Placental weight and efficiency in relation to maternal body mass index and the risk of pregnancy complications in women delivering singleton babies
Wallace JM et al. – Placental efficiency was not related to the risk of stillbirth or high birth weight. No interactions between maternal BMI and placental weight tertile were detected suggesting that both abnormal BMI and placental growth are independent risk factors for a range of pregnancy complications.Methods
- Herein authors report placental weight and efficiency in relation to maternal BMI and the risk of pregnancy complications in 55,105 pregnancies.
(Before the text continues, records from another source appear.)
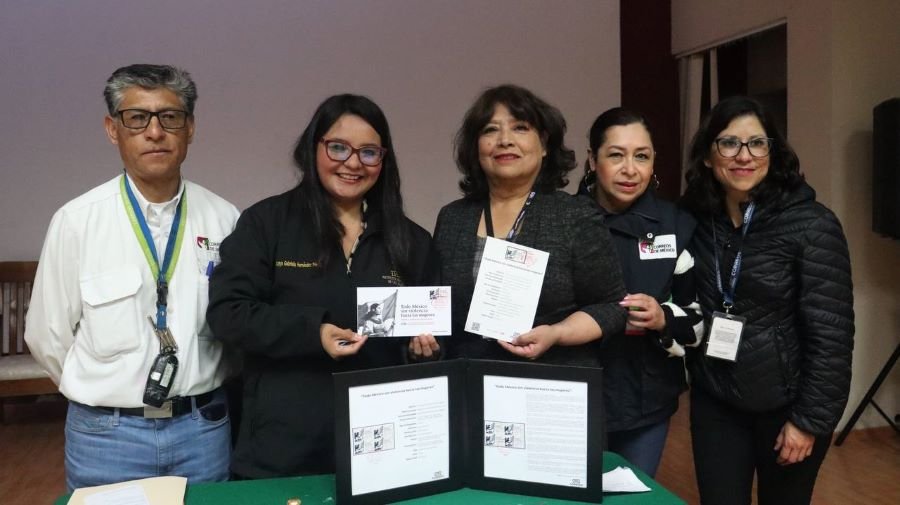 Cancelan timbre postal “Todo México sin violencia hacia las mujeres”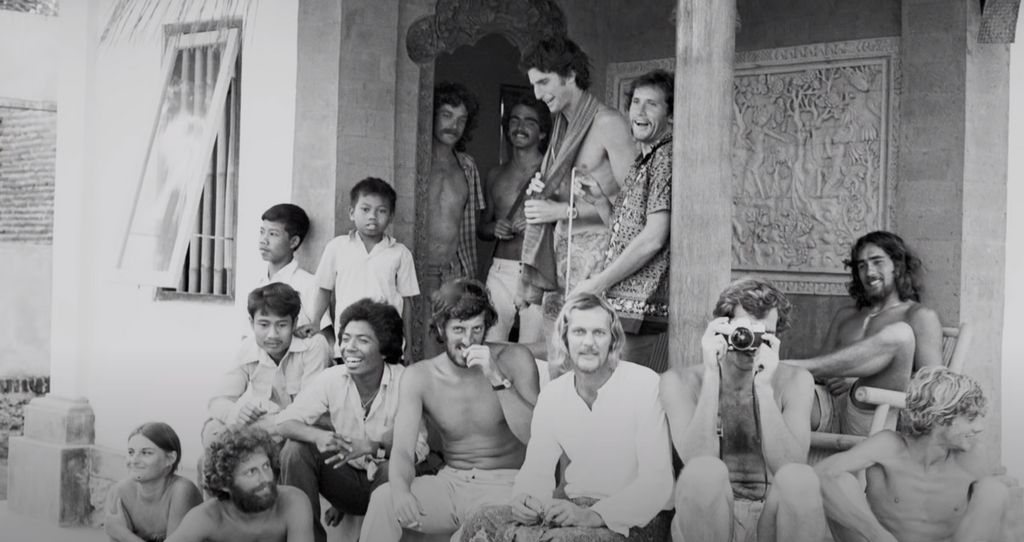 Bloodshed, chaos and corruption, free love, great surf and high times under the banyan trees.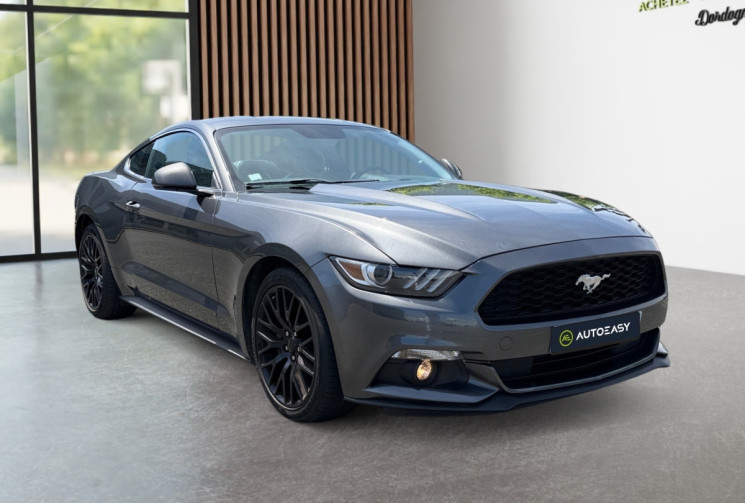 Ford MUSTANG 2.3 EcoBoost 317Ch BVA - SUIVI FORD - IMMATRICULEE EN FRANCE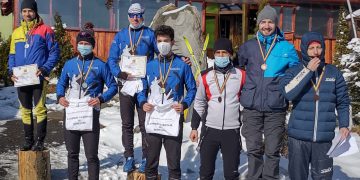 CS Știința Electro Sistem Baia Mare a obţinut 38 de diplome la Campionatele Naționale de Orientare-Schi – foto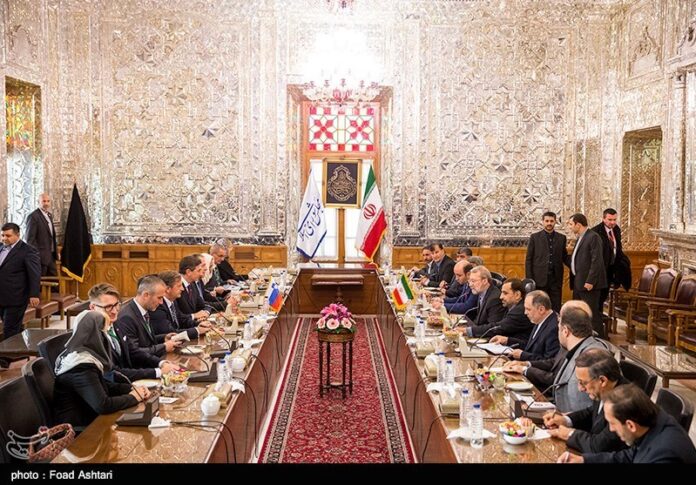 slovenia-president-and-iran-speaker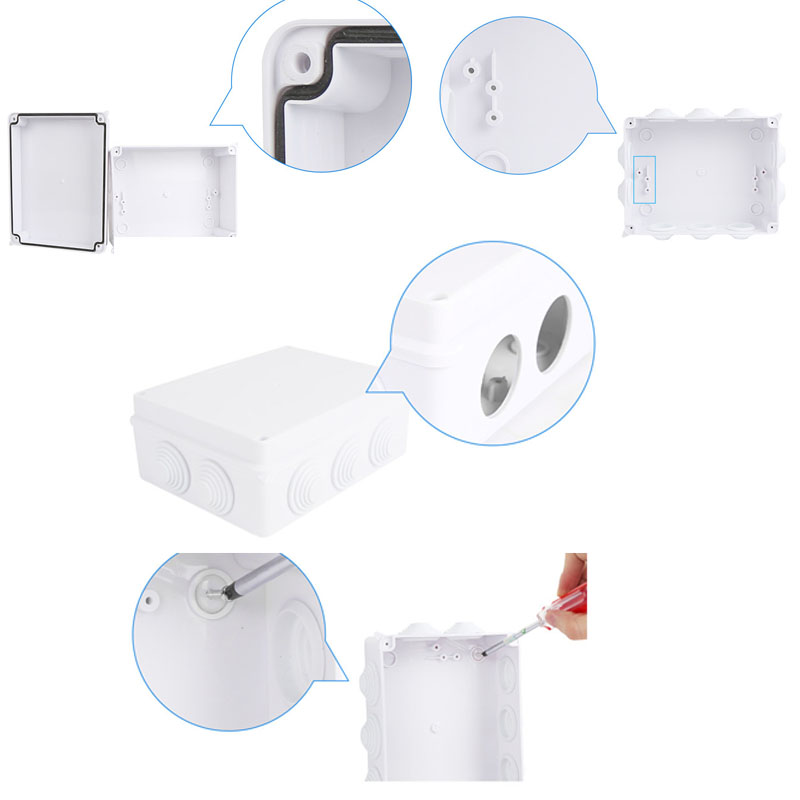 RA RT Wholesale ABS Plastic IP - Diy Electronics Box reseña y precio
- Adjusted placental weight increased with increasing BMI through underweight, normal, overweight, obese and morbidly obese categories and accordingly underweight women were more likely to experience placental growth restriction [OR 1.69 (95% CI 1.46–1.95)], while placental hypertrophy was more common in overweight, obese and morbidly obese groups [OR 1.59 (95% CI 1.50–1.69), OR 1.97 (95% CI 1.81–2.15) and OR 2.34 (95% CI 2.08–2.63), respectively].
- In contrast the ratio of fetal to placental weight (a proxy for placental efficiency) was lower (P < 0.001) in overweight, obese and morbidly obese than in both normal and underweight women which were equivalent.
- Relative to the middle tertile reference group (mean 622 g), placental weight in the lower fertile (mean 484 g) was associated with a higher risk of pre–eclampsia, induced labour, spontaneous preterm delivery, stillbirth and low birth weight (P < 0.001).
- Conversely placental weight in the upper tertile (mean 788 g) was associated with a higher risk of caesarean section, post–term delivery and high birth weight (P < 0.001).
- With respect to assumed placental efficiency a ratio in the lower tertile was associated with an increased risk of pre–eclampsia, induced labour, caesarean section and spontaneous preterm delivery (P < 0.001) and a ratio in both the lower and higher fertiles was associated with an increased risk of low birth weight (P < 0.001).